[北京 6日 ロイター] - 2017年の中国国防費は前年比7%増の1兆0440億元(1514億3000万ドル)になることが分かった。中国財務省当局者の話として、新華社が6日報じた。

全国人民代表大会(全人代)の傅瑩報道官は4日、国防費が前年より7%程度増えると述べていた。これは国民総生産(GDP)比で約1.3%で、ここ数年と同水準。

しかし、5日の全人代で発表された予算報告には、国防費の数字が盛り込まれず、中国の国防支出の透明性を巡り疑問が生じていた。

中国の経済成長が鈍化する中、国防費の伸びはここ10年余りで最低水準となった。

昨年の伸びは過去6年間で最低の7.6%で、2010年以来初めて1桁台にとどまった。

財務省当局者は国防費が「主として国防の深化と軍の改革の支援に充てられる」と述べたが、詳細には言及しなかった。

中国は国防支出の透明性を強調してきており、予算報告になぜ盛り込まれなかったかは明らかでない。

国務院研究室の黄守宏主任は5日、記者団に対し「秘密は何もない」と語った。

中国の国防支出は7%増加したとしても米国防予算の約4分の1にすぎないが、専門家の多くは実際の支出が公式の数値を上回っているとみている。

**資料一覧**.
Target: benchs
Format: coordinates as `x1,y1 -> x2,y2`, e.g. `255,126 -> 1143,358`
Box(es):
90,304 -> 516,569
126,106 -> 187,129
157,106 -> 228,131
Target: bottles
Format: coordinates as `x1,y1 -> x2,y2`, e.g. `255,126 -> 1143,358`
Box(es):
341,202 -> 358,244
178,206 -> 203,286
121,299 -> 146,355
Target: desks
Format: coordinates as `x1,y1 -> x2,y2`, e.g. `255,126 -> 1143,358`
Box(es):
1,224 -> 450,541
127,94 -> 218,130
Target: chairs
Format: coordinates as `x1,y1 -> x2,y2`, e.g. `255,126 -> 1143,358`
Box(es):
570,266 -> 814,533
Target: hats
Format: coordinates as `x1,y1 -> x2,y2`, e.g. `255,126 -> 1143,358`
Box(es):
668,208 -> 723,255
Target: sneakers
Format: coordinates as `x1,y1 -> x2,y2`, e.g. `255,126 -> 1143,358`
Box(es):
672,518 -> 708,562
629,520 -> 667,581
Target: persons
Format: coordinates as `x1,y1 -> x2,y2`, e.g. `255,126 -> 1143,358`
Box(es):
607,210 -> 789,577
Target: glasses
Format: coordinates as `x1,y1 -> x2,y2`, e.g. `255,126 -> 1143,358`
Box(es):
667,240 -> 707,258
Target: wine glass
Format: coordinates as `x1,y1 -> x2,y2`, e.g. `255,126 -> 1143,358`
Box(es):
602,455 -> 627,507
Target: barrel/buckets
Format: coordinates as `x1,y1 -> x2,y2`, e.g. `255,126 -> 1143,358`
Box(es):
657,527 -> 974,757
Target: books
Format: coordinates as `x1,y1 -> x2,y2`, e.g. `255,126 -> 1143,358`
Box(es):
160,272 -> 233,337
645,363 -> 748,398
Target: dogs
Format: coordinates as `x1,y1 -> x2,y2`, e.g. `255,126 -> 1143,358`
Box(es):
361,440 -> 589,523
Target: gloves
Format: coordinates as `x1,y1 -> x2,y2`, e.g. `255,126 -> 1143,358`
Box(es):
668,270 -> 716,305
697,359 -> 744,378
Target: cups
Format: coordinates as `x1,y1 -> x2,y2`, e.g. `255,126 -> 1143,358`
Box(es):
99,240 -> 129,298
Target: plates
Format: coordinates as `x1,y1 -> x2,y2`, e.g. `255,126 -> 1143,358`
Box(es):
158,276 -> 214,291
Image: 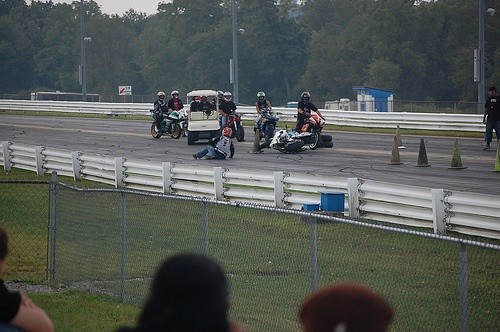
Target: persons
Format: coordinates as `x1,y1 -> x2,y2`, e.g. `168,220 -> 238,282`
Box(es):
483,87 -> 500,150
190,91 -> 237,124
193,127 -> 234,160
256,92 -> 272,129
295,92 -> 325,133
118,252 -> 237,332
299,280 -> 396,332
168,91 -> 183,112
154,92 -> 168,131
0,227 -> 55,332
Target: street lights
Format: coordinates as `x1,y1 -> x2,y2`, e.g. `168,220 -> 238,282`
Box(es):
477,8 -> 496,114
80,36 -> 92,102
232,28 -> 245,105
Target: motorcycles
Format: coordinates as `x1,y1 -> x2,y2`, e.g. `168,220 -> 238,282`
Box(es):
187,89 -> 220,145
253,106 -> 326,154
150,111 -> 189,139
218,111 -> 247,142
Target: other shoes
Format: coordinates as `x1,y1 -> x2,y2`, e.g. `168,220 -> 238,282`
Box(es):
193,154 -> 197,159
483,144 -> 491,149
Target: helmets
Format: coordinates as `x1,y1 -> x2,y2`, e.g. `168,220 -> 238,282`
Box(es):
217,91 -> 223,99
257,92 -> 266,102
171,91 -> 179,98
223,92 -> 232,101
222,127 -> 232,137
301,92 -> 311,102
158,91 -> 166,98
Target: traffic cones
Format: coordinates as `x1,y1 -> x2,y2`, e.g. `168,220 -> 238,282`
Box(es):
414,138 -> 431,167
396,124 -> 407,149
447,138 -> 469,169
388,135 -> 404,165
490,147 -> 500,172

**課題の内容**.
a. 国防費の記事を読み、次の問いに答えよ。
(i) 2017年の中国国防費はいくらになるとされているか。
(ii) 全人代の傅瑩報道官が、国防費が前年より7%程度増えると述べたのは何日か。
(iii) 昨年の国防費の伸びは何%だったか。
b. 次の各文が国防費の記事の内容と合うかどうか答え、根拠となる記事の言葉をそのまま引用せよ。
(i) 5日の全人代で発表された予算報告には、国防費の数字が載っていた。
(ii) 国防費のGDP比は、ここ数年と同じ水準である。
(iii) 財務省当局者は、国防費の使い道を詳しく説明した。
資料は使わなくてよい。

**各課題の解答**.
a.
(i) 1兆0440億元(1514億3000万ドル)
(ii) 4日
(iii) 7.6%

b.
(i) いいえ。「国防費の数字が盛り込まれず」
(ii) はい。「国民総生産(GDP)比で約1.3%で、ここ数年と同水準」
(iii) いいえ。「詳細には言及しなかった」